KESK Şubeler Platformu Dönem Sözcüsü Ses Eşbaşkanı Bircan Öztop, Sivas Katliamı'nın 25.yıl dönümünde bir basın açıklaması yaparak, “İnsan hak ve özgürlüklerinden, eşitlikten, demokrasiden, barıştan ve kardeşlikten yana olan herkes ve demokratik kitle örgütleri olarak bir kez daha katliamı lanetliyor ve unutturmayacağımızı haykırıyoruz.” ifadelerini kullandı.

Sivas katliamının 25. yıldönümünde bir basın açıklaması yapan KESK Şubeler Platformu Dönem Sözcüsü Ses Eşbaşkanı Bircan Öztop, katliamı lanetledi. Öztop açıklamasında; “Türkiye tarihine kara bir leke olarak geçen Sivas katliamının üzerinden 25 yıl geçti. 2 Temmuz 1993’de Sivas Madımak Oteli’nin ateşe verilmesiyle başlayan katliam ateşi, 25 yıldır yüreklerimizi yakmayı sürdürüyor.

Düşünce ve ifade özgürlüğünün engellendiği linç kültürüyle yaşam hakkının fiilen sona erdirildiği kara bir gün olarak tarihe geçmiştir.

İnsanlık tarihinin bu kara lekesi hafızalarımızda, yaralı bilinçlerimizde, kanayan vicdanlarda 25 yıldır hiç durmadan büyümektedir. 12 Eylül zihniyetinin uygulayıp pekiştirdiği Türk-İslam sentezci zihniyet, geçmişte Maraş’ta, Çorum’da gerçekleştiği katliamları unutturamadığı gibi, Sivas katliamını da tüm çabalarına rağmen unutturamayacaktır.

25 yıl önce insanlar diri diri yakılırken kılını dahi kıpırdatmayanlar ve sorumluları yakalayıp adalete teslim etmeyenler provokatif tutumlarında ısrarcı olduklarını bir kez daha ortaya koymuşlardır. Ancak açıkça bilinmelidir ki Sivas’ta yaşananları ve katliamın sorumlularını unutturmak için  baskı ve engelleme politikalarına yönelenler büyük bir yanılgı içindedirler.

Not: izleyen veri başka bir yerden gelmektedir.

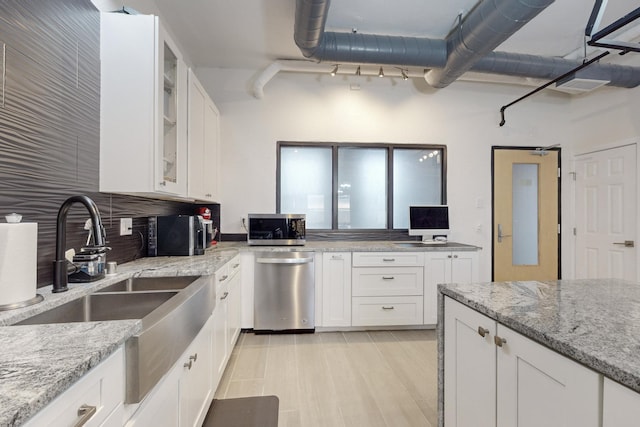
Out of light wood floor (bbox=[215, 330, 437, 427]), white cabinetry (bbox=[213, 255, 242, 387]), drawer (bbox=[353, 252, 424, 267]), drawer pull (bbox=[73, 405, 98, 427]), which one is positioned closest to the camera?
drawer pull (bbox=[73, 405, 98, 427])

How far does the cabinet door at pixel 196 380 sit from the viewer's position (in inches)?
49.9

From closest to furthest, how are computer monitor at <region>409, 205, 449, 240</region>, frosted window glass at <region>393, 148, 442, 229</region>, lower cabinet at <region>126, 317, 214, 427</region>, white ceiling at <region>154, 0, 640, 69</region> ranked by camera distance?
lower cabinet at <region>126, 317, 214, 427</region> → white ceiling at <region>154, 0, 640, 69</region> → computer monitor at <region>409, 205, 449, 240</region> → frosted window glass at <region>393, 148, 442, 229</region>

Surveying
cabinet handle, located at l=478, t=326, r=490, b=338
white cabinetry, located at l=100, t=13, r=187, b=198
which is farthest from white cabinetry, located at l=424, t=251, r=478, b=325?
white cabinetry, located at l=100, t=13, r=187, b=198

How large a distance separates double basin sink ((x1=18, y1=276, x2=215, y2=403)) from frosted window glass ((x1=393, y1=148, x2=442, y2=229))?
8.75 feet

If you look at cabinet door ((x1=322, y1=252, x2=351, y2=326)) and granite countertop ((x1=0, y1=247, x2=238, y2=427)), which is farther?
cabinet door ((x1=322, y1=252, x2=351, y2=326))

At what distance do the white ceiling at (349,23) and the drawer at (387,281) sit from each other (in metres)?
2.38

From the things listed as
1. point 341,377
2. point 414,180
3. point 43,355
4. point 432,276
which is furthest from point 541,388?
point 414,180

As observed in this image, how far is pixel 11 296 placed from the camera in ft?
3.16

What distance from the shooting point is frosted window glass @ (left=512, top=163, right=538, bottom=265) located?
12.4 ft

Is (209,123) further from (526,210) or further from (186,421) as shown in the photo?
(526,210)

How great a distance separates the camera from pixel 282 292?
2.88m

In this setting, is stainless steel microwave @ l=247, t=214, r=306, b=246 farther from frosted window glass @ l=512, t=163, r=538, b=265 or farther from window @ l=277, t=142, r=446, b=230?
frosted window glass @ l=512, t=163, r=538, b=265

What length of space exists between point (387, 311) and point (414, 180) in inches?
67.7

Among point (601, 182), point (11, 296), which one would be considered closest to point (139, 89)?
point (11, 296)
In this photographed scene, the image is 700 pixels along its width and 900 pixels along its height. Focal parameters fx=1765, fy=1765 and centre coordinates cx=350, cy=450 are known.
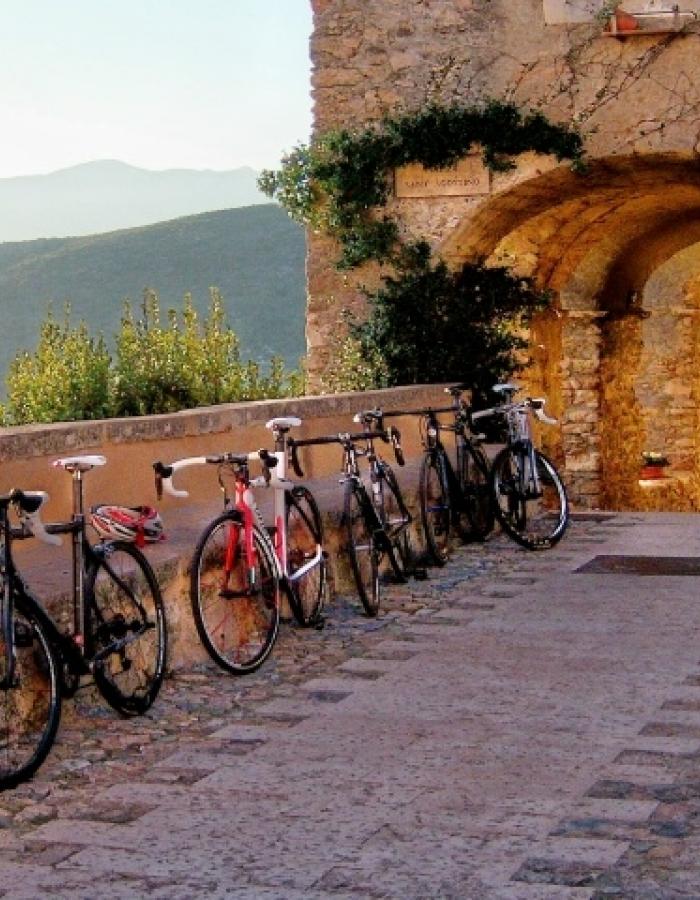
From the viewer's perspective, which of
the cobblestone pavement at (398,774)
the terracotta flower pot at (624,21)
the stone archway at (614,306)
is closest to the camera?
the cobblestone pavement at (398,774)

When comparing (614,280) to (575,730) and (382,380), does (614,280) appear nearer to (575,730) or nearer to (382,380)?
(382,380)

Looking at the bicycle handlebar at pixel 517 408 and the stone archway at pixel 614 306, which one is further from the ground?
the stone archway at pixel 614 306

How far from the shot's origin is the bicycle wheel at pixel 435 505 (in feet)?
32.9

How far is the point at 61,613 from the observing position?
604cm

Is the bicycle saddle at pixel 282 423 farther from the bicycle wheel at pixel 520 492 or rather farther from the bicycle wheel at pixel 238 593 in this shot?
the bicycle wheel at pixel 520 492

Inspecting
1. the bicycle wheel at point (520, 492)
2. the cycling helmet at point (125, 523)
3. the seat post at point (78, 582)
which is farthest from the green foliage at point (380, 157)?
the seat post at point (78, 582)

Sivas katliamının aradan 25 yıl geçmesine rağmen her geçen yıl daha büyük ve kitlesel bir öfke ile lanetlenmesi, ülkemizi gericiliğe ve ırkçı-şoven odaklara asla teslim olmayacağının en somut göstergesidir. Türkiye’nin içinden geçmekte olduğu sancılı süreçte demokrasinin, barış, kardeşlik ve özgürlük taleplerinin kararlılıkla savunulması; iktidarın baskıcı, anti demokratik uygulamalarına karşı kararlı mücadelenin güçlenmesi açısından ayrı bir önem taşımaktadır.

Türkiye’de din ve devlet işlerinin birbirinden bağımsız gerçek bir laik yapıya kavuşturulması, bütün dinsel, mezhepsel, etnik oluşumlara eşit mesafede durulması sağlanmadıkça, halkları birbirine karşı kışkırtma girişimlerinin önüne geçmek mümkün olmayacaktır. Sivas Katliamı olmak üzere, Türkiye tarihindeki bütün provokatif eylemler, tertipler, cinayetler, 12 Eylül askeri darbesi başta olmak üzere bütün darbeler, plan ve girişimler bütün yönleriyle soruşturulmalıdır. Bizzat siyasi iktidar eliyle yaratılan her türlü inanç ayrıcalıkları, inançlar üzerindeki baskı ve ayrımcı uygulamalara son verilmelidir.

İnsan hak ve özgürlüklerinden, eşitlikten, demokrasiden, barıştan ve kardeşlikten yana olan herkes ve demokratik kitle örgütleri olarak bir kez daha katliamı lanetliyor ve unutturmayacağımızı haykırıyoruz.

Sivas katliamında yaşamını yitiren insanlarımızı bir kez daha saygıyla anıyor, onların savunduğu değerleri ve mücadelelerini kendi mücadele alanlarımızda yaşatacağımıza söz veriyoruz.” ifadelerine yer verdi.